SOURCE DATA:
* Start *
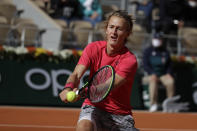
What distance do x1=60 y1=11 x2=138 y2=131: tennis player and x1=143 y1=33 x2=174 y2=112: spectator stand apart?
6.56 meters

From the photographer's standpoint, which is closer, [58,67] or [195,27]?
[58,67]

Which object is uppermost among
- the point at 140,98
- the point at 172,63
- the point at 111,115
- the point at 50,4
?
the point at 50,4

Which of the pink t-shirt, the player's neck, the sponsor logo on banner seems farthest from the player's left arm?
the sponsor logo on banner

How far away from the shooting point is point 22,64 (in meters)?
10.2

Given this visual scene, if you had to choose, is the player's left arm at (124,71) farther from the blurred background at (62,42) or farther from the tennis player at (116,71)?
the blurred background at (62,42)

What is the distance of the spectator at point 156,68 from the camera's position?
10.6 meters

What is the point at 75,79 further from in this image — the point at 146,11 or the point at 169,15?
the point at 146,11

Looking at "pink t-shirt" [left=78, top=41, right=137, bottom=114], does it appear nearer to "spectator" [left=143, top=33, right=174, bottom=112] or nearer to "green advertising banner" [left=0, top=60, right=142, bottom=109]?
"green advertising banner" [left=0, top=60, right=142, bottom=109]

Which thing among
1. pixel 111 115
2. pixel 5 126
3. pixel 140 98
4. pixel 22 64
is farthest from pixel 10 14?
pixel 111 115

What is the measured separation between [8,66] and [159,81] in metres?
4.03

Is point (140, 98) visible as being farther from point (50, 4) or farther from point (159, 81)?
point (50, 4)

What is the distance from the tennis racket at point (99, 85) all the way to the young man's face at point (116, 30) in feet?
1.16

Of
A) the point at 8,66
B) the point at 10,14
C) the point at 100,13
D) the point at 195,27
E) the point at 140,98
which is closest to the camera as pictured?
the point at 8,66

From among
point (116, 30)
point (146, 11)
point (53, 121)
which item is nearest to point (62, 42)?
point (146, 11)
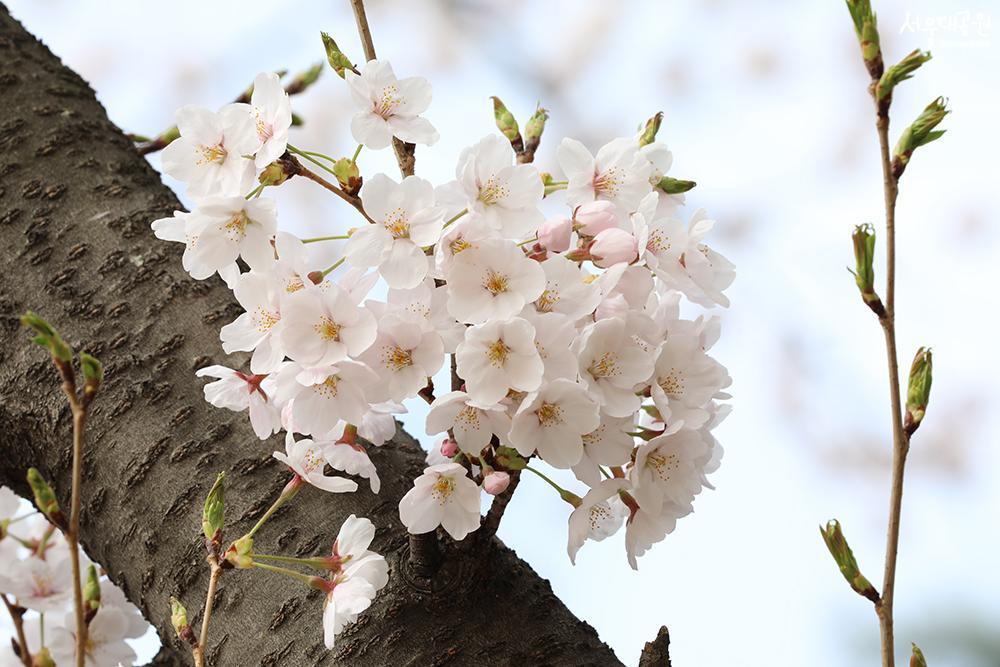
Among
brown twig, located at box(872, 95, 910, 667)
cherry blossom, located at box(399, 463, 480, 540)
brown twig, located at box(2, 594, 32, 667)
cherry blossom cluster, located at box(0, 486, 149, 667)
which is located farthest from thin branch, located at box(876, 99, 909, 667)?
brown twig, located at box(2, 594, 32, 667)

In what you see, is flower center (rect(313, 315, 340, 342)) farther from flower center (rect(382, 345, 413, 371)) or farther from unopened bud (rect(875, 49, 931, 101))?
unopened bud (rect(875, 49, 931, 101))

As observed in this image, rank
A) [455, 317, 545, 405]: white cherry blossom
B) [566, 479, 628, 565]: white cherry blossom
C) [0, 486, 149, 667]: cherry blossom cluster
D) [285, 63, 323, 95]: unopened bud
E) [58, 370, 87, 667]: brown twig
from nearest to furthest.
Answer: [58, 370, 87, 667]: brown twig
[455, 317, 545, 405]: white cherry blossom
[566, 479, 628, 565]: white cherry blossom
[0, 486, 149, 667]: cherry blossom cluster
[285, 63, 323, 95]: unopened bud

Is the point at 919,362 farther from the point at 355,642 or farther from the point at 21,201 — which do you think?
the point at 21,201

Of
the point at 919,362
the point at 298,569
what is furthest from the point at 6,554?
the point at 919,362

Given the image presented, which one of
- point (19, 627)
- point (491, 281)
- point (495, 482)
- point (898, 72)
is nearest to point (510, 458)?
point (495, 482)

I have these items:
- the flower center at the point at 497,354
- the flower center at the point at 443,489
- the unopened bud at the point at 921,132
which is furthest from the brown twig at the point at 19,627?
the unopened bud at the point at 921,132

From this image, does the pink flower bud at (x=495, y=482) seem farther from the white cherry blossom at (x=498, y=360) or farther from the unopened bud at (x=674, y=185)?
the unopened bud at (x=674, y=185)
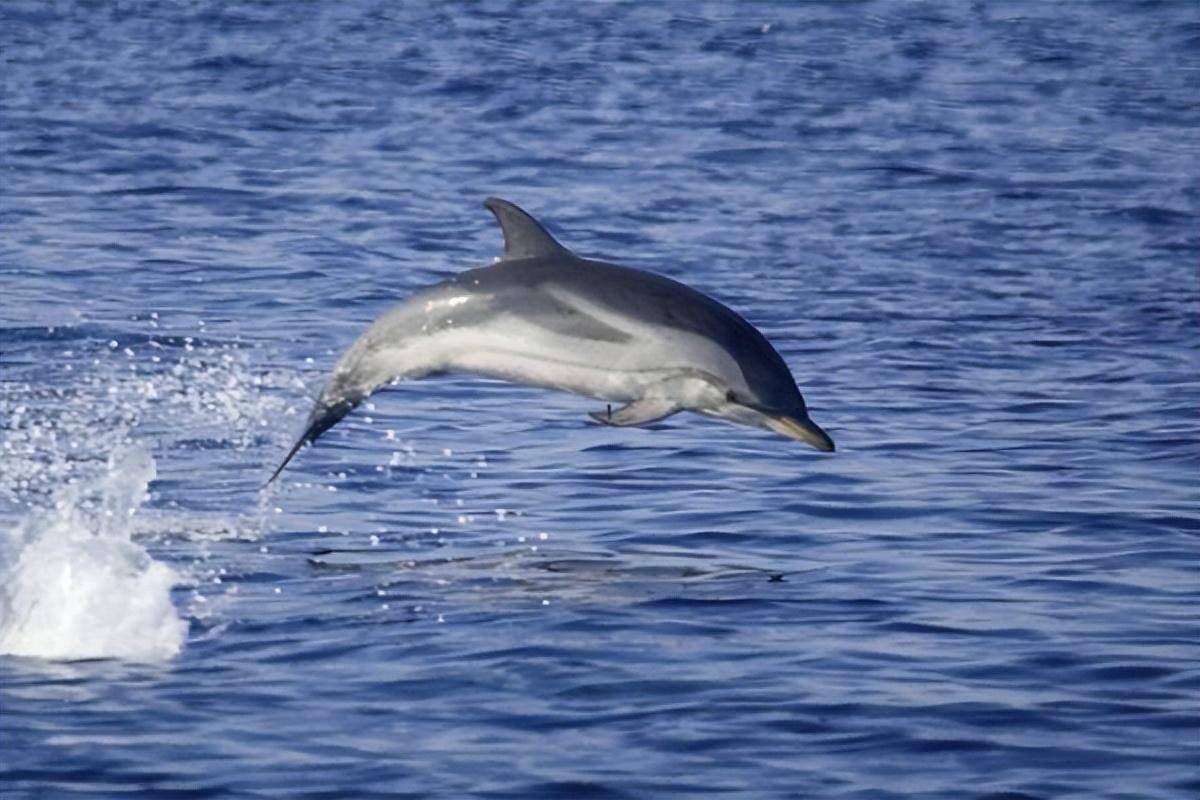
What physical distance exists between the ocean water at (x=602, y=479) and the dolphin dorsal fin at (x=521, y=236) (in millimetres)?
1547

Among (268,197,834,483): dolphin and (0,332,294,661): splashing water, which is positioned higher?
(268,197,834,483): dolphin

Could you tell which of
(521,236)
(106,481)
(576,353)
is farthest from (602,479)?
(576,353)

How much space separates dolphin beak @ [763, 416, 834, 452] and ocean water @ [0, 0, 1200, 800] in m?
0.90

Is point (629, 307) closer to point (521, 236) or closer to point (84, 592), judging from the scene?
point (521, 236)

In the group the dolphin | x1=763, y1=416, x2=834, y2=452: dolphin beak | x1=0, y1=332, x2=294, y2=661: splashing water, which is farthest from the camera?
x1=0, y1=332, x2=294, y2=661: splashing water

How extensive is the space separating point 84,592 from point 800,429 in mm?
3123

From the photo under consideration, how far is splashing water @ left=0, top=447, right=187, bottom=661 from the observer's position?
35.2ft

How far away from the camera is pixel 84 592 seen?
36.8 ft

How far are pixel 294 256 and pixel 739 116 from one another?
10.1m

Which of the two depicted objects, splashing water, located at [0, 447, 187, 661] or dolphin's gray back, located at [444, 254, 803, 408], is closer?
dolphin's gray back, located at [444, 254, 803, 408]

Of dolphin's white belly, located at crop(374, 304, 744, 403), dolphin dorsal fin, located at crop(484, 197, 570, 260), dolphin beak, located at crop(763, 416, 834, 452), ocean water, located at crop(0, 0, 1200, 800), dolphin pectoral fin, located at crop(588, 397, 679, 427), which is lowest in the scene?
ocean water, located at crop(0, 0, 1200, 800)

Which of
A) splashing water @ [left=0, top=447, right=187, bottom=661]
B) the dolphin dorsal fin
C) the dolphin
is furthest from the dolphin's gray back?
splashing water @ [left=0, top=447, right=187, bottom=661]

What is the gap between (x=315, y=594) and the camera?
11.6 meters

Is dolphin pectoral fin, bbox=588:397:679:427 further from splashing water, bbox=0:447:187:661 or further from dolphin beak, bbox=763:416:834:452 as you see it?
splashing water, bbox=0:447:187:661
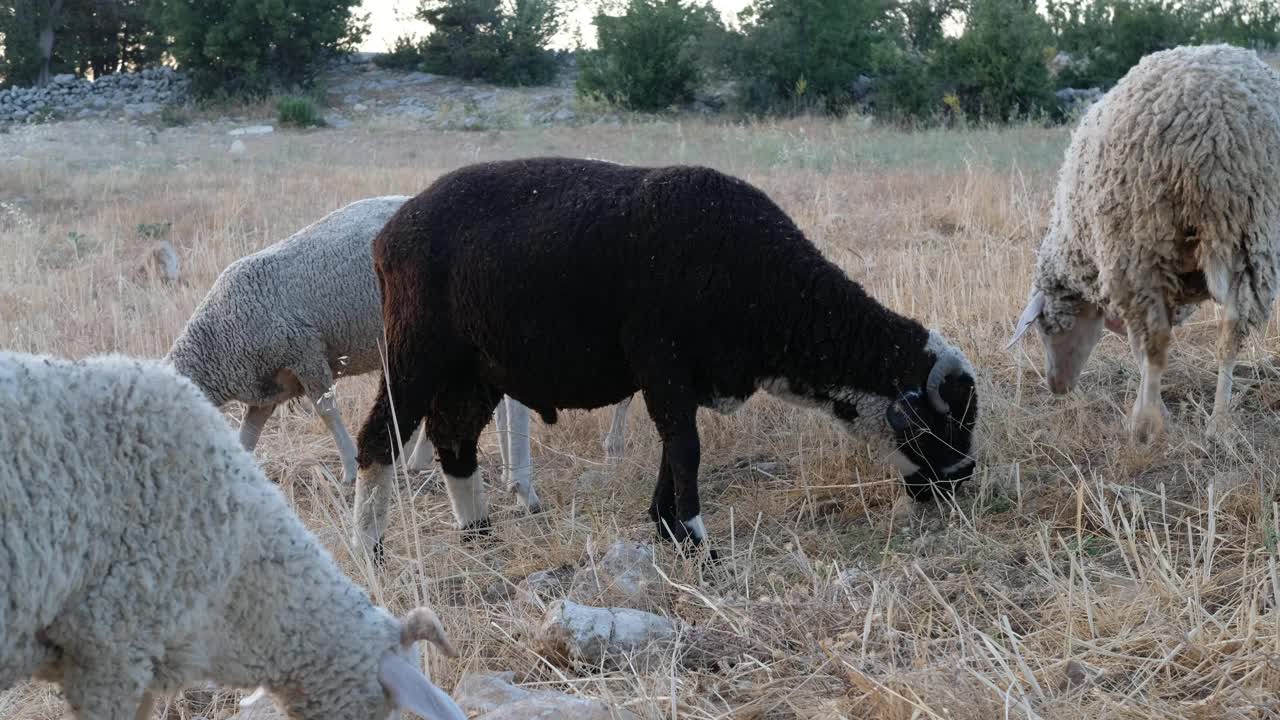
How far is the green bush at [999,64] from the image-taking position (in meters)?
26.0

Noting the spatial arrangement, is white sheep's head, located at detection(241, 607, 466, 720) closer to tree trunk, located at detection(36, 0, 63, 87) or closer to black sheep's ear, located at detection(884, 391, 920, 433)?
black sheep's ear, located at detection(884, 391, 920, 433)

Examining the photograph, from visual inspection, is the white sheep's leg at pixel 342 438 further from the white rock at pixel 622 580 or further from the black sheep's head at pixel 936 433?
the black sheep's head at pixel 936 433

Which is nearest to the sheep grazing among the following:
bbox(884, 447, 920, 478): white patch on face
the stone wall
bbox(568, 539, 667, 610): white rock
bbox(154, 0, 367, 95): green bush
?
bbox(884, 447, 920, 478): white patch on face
* End *
YOUR OBJECTIVE: Can you format all the records above as a JSON list of strings, one string per line, with blank lines dropped and the pictures left out?

OUTPUT OF THE EXERCISE:
[
  "What distance do x1=60 y1=11 x2=138 y2=131: tennis player and x1=143 y1=33 x2=174 y2=112: spectator stand apart?",
  "6.56 meters",
  "From the photographer's standpoint, which is closer, [58,67] or [195,27]?",
  "[58,67]",
  "Which object is uppermost among",
  "- the point at 140,98",
  "- the point at 172,63",
  "- the point at 111,115",
  "- the point at 50,4",
  "?",
  "the point at 50,4",
  "Which of the pink t-shirt, the player's neck, the sponsor logo on banner seems farthest from the player's left arm?",
  "the sponsor logo on banner",
  "How far away from the shooting point is point 22,64 (in meters)?",
  "10.2",
  "Given this visual scene, if you had to choose, is the player's left arm at (124,71) farther from the blurred background at (62,42) or farther from the tennis player at (116,71)?",
  "the blurred background at (62,42)",
  "What is the distance of the spectator at point 156,68 from the camera's position?",
  "10.6 meters",
  "What is the point at 75,79 further from in this image — the point at 146,11 or the point at 169,15?",
  "the point at 146,11",
  "Looking at \"pink t-shirt\" [left=78, top=41, right=137, bottom=114], does it appear nearer to \"spectator\" [left=143, top=33, right=174, bottom=112] or nearer to \"green advertising banner\" [left=0, top=60, right=142, bottom=109]?",
  "\"green advertising banner\" [left=0, top=60, right=142, bottom=109]",
  "Which thing among",
  "1. pixel 111 115",
  "2. pixel 5 126",
  "3. pixel 140 98",
  "4. pixel 22 64",
  "is farthest from pixel 10 14?",
  "pixel 111 115",
  "What is the measured separation between [8,66] and [159,81] in metres?",
  "4.03",
  "Is point (140, 98) visible as being farther from point (50, 4) or farther from point (159, 81)?",
  "point (50, 4)",
  "What is the distance from the tennis racket at point (99, 85) all the way to the young man's face at point (116, 30) in feet?",
  "1.16",
  "Of",
  "A) the point at 8,66",
  "B) the point at 10,14",
  "C) the point at 100,13",
  "D) the point at 195,27",
  "E) the point at 140,98",
  "which is closest to the camera as pictured?",
  "the point at 8,66",
  "From among",
  "point (116, 30)",
  "point (146, 11)",
  "point (53, 121)",
  "which item is nearest to point (62, 42)?",
  "point (146, 11)",
  "Among",
  "brown twig, located at box(872, 95, 910, 667)",
  "cherry blossom, located at box(399, 463, 480, 540)",
  "brown twig, located at box(2, 594, 32, 667)",
  "cherry blossom cluster, located at box(0, 486, 149, 667)",
  "which is located farthest from thin branch, located at box(876, 99, 909, 667)?",
  "brown twig, located at box(2, 594, 32, 667)",
  "In what you see, is flower center (rect(313, 315, 340, 342)) farther from flower center (rect(382, 345, 413, 371)) or farther from unopened bud (rect(875, 49, 931, 101))?",
  "unopened bud (rect(875, 49, 931, 101))",
  "As observed in this image, rank",
  "A) [455, 317, 545, 405]: white cherry blossom",
  "B) [566, 479, 628, 565]: white cherry blossom",
  "C) [0, 486, 149, 667]: cherry blossom cluster",
  "D) [285, 63, 323, 95]: unopened bud",
  "E) [58, 370, 87, 667]: brown twig",
  "from nearest to furthest.",
  "Answer: [58, 370, 87, 667]: brown twig",
  "[455, 317, 545, 405]: white cherry blossom",
  "[566, 479, 628, 565]: white cherry blossom",
  "[0, 486, 149, 667]: cherry blossom cluster",
  "[285, 63, 323, 95]: unopened bud",
  "Is the point at 919,362 farther from the point at 355,642 or farther from the point at 21,201 — which do you think?",
  "the point at 21,201",
  "Of",
  "the point at 919,362",
  "the point at 298,569",
  "what is furthest from the point at 6,554?",
  "the point at 919,362",
  "Given the image presented, which one of",
  "- point (19, 627)",
  "- point (491, 281)",
  "- point (495, 482)",
  "- point (898, 72)",
  "is nearest to point (510, 458)?",
  "point (495, 482)",
  "I have these items:",
  "- the flower center at the point at 497,354",
  "- the flower center at the point at 443,489",
  "- the unopened bud at the point at 921,132",
  "which is furthest from the brown twig at the point at 19,627?",
  "the unopened bud at the point at 921,132",
  "From this image, does the pink flower bud at (x=495, y=482) seem farther from the white cherry blossom at (x=498, y=360) or farther from the unopened bud at (x=674, y=185)?",
  "the unopened bud at (x=674, y=185)",
  "What physical distance exists between the ocean water at (x=602, y=479) and the dolphin dorsal fin at (x=521, y=236) (in millimetres)?",
  "1547",
  "Among (268,197,834,483): dolphin and (0,332,294,661): splashing water, which is positioned higher?",
  "(268,197,834,483): dolphin",
  "Could you tell which of",
  "(521,236)",
  "(106,481)",
  "(576,353)",
  "is farthest from (602,479)?",
  "(576,353)",
  "How much space separates dolphin beak @ [763, 416, 834, 452] and ocean water @ [0, 0, 1200, 800] in m?",
  "0.90",
  "Is point (629, 307) closer to point (521, 236) or closer to point (84, 592), judging from the scene?",
  "point (521, 236)",
  "In the group the dolphin | x1=763, y1=416, x2=834, y2=452: dolphin beak | x1=0, y1=332, x2=294, y2=661: splashing water, which is farthest from the camera?",
  "x1=0, y1=332, x2=294, y2=661: splashing water",
  "How extensive is the space separating point 84,592 from point 800,429 in mm?",
  "3123",
  "From the photo under consideration, how far is splashing water @ left=0, top=447, right=187, bottom=661 from the observer's position?",
  "35.2ft",
  "How far away from the camera is pixel 84 592 seen?",
  "36.8 ft",
  "How far are pixel 294 256 and pixel 739 116 from one another?",
  "10.1m",
  "Which of the two depicted objects, splashing water, located at [0, 447, 187, 661] or dolphin's gray back, located at [444, 254, 803, 408], is closer?",
  "dolphin's gray back, located at [444, 254, 803, 408]",
  "Of dolphin's white belly, located at crop(374, 304, 744, 403), dolphin dorsal fin, located at crop(484, 197, 570, 260), dolphin beak, located at crop(763, 416, 834, 452), ocean water, located at crop(0, 0, 1200, 800), dolphin pectoral fin, located at crop(588, 397, 679, 427), which is lowest in the scene?",
  "ocean water, located at crop(0, 0, 1200, 800)",
  "Which of",
  "A) splashing water @ [left=0, top=447, right=187, bottom=661]",
  "B) the dolphin dorsal fin",
  "C) the dolphin",
  "is furthest from the dolphin's gray back?",
  "splashing water @ [left=0, top=447, right=187, bottom=661]",
  "What is the gap between (x=315, y=594) and the camera?",
  "11.6 meters",
  "Is dolphin pectoral fin, bbox=588:397:679:427 further from splashing water, bbox=0:447:187:661 or further from dolphin beak, bbox=763:416:834:452 as you see it?",
  "splashing water, bbox=0:447:187:661",
  "How far is the green bush at [999,64] from the image-taking position (in meters)?",
  "26.0",
  "Noting the spatial arrangement, is white sheep's head, located at detection(241, 607, 466, 720) closer to tree trunk, located at detection(36, 0, 63, 87) or closer to black sheep's ear, located at detection(884, 391, 920, 433)?",
  "black sheep's ear, located at detection(884, 391, 920, 433)",
  "Examining the photograph, from visual inspection, is the white sheep's leg at pixel 342 438 further from the white rock at pixel 622 580 or further from the black sheep's head at pixel 936 433?",
  "the black sheep's head at pixel 936 433",
  "Which is nearest to the sheep grazing among the following:",
  "bbox(884, 447, 920, 478): white patch on face",
  "the stone wall",
  "bbox(568, 539, 667, 610): white rock",
  "bbox(154, 0, 367, 95): green bush",
  "?",
  "bbox(884, 447, 920, 478): white patch on face"
]